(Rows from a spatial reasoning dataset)
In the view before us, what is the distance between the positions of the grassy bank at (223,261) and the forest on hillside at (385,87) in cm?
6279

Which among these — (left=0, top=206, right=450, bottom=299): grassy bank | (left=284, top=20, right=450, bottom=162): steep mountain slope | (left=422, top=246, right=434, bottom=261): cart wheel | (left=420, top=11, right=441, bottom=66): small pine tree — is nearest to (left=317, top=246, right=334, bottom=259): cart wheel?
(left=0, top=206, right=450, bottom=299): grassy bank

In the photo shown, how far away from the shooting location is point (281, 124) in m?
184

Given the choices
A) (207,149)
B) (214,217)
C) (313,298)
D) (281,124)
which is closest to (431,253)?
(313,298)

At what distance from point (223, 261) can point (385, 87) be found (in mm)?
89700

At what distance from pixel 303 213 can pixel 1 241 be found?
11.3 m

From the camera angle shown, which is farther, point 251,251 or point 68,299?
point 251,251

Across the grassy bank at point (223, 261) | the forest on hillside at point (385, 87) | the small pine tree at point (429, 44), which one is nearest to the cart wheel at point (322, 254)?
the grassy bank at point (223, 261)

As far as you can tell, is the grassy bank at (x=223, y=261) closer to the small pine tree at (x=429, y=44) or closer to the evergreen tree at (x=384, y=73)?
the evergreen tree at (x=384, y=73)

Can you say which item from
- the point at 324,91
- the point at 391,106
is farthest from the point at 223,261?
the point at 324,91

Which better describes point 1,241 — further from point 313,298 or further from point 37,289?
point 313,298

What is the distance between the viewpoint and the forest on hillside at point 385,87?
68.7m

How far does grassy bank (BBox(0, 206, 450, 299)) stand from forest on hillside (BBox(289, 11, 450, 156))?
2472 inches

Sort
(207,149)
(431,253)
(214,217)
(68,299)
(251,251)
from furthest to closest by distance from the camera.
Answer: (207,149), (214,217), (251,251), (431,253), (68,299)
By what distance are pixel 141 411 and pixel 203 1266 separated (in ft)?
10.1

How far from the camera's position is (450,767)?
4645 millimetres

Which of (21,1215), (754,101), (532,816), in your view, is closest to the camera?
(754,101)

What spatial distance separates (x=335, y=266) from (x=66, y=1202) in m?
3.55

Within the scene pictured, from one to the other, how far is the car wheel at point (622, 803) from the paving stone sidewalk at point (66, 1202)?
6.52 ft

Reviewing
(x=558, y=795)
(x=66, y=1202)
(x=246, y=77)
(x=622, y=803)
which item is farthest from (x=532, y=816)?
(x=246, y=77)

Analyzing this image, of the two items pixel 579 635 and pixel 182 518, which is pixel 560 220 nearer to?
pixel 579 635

**SET EXERCISE:** Recast the records above as a JSON list of strings, one string per line, leaving out the blank lines.

**COMPLETE RESPONSE:**
[
  "In the view before us, what is the distance between the positions of the grassy bank at (223,261) and the forest on hillside at (385,87) in cm?",
  "6279",
  "Which among these — (left=0, top=206, right=450, bottom=299): grassy bank | (left=284, top=20, right=450, bottom=162): steep mountain slope | (left=422, top=246, right=434, bottom=261): cart wheel | (left=420, top=11, right=441, bottom=66): small pine tree — is nearest to (left=317, top=246, right=334, bottom=259): cart wheel?",
  "(left=0, top=206, right=450, bottom=299): grassy bank",
  "In the photo shown, how far away from the shooting location is point (281, 124) in m?",
  "184",
  "Given the choices",
  "A) (207,149)",
  "B) (214,217)",
  "C) (313,298)",
  "D) (281,124)",
  "which is closest to (431,253)?",
  "(313,298)",
  "At what distance from point (223, 261) can point (385, 87) be found (in mm)?",
  "89700",
  "At what distance from pixel 303 213 can pixel 1 241 be found?",
  "11.3 m",
  "From the camera angle shown, which is farther, point 251,251 or point 68,299?",
  "point 251,251",
  "Across the grassy bank at point (223, 261) | the forest on hillside at point (385, 87) | the small pine tree at point (429, 44), which one is nearest to the cart wheel at point (322, 254)?",
  "the grassy bank at point (223, 261)",
  "As far as you can tell, is the grassy bank at (x=223, y=261) closer to the small pine tree at (x=429, y=44) or closer to the evergreen tree at (x=384, y=73)?",
  "the evergreen tree at (x=384, y=73)",
  "Can you say which item from",
  "- the point at 324,91",
  "- the point at 391,106",
  "is farthest from the point at 223,261?",
  "the point at 324,91",
  "Which better describes point 1,241 — further from point 313,298 or further from point 37,289?",
  "point 313,298",
  "What is the distance between the viewpoint and the forest on hillside at point 385,87?",
  "68.7m",
  "How far does grassy bank (BBox(0, 206, 450, 299)) stand from forest on hillside (BBox(289, 11, 450, 156))?",
  "2472 inches",
  "Sort",
  "(207,149)",
  "(431,253)",
  "(214,217)",
  "(68,299)",
  "(251,251)",
  "from furthest to closest by distance from the camera.",
  "Answer: (207,149), (214,217), (251,251), (431,253), (68,299)",
  "By what distance are pixel 141 411 and pixel 203 1266 separated (in ft)?",
  "10.1",
  "How far from the camera's position is (450,767)?",
  "4645 millimetres",
  "Which of (21,1215), (754,101), (532,816), in your view, is closest to the camera?",
  "(754,101)",
  "What spatial distance separates (x=335, y=266) from (x=66, y=1202) in m?",
  "3.55",
  "Within the scene pictured, from one to the other, how far is the car wheel at point (622, 803) from the paving stone sidewalk at point (66, 1202)?",
  "6.52 ft",
  "Reviewing",
  "(x=558, y=795)",
  "(x=66, y=1202)",
  "(x=246, y=77)",
  "(x=622, y=803)",
  "which item is farthest from (x=532, y=816)?",
  "(x=246, y=77)",
  "Analyzing this image, of the two items pixel 579 635 and pixel 182 518, which is pixel 560 220 nearer to?",
  "pixel 579 635"
]